EVANSTON—In a startling discovery garnering the attention of local news media, NU Anthropology major and incipient researcher Allison Dumke, through her immersion in local culture, has uncovered the existence of a social life.
“I will not commit the error of overgeneralizing—often called the ‘ethnographic fallacy,’—nor yet speculate on the structural or political economic exigencies of my subjects,” Dumke said, “but it appears they deploy this ‘social life,’ if you will, to have—in a hegemonically constructed, definitely not a priori or ‘given’ sense—fun.” Over the course of a year of fieldwork, she was obliged to attend gatherings where these subjects engaged in an array of rituals involving conversation, drinking, musical performances, long walks, or simply sitting in place together. The reason for these ceremonial practices eludes contemporary anthropologists.
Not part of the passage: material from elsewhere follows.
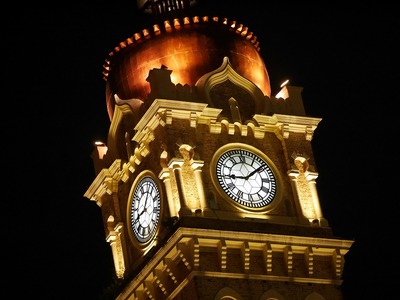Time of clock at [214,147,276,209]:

In a brave attempt to resist romanticizing the indigenous, or overly identifying with them in an effort to ‘go native,’ Dumke has declined all offers from her informants to help her in developing her own social life. “It works…within…their culture,” the erstwhile researcher articulated, “But there are experiential limits to cultural relativism. I cannot simply ‘hang out’ for no reason.”
What similarity these humans-with-a-social-life might have to fully civilized, modern, present day human anthropology students at Northwestern remains unanswered as of press time.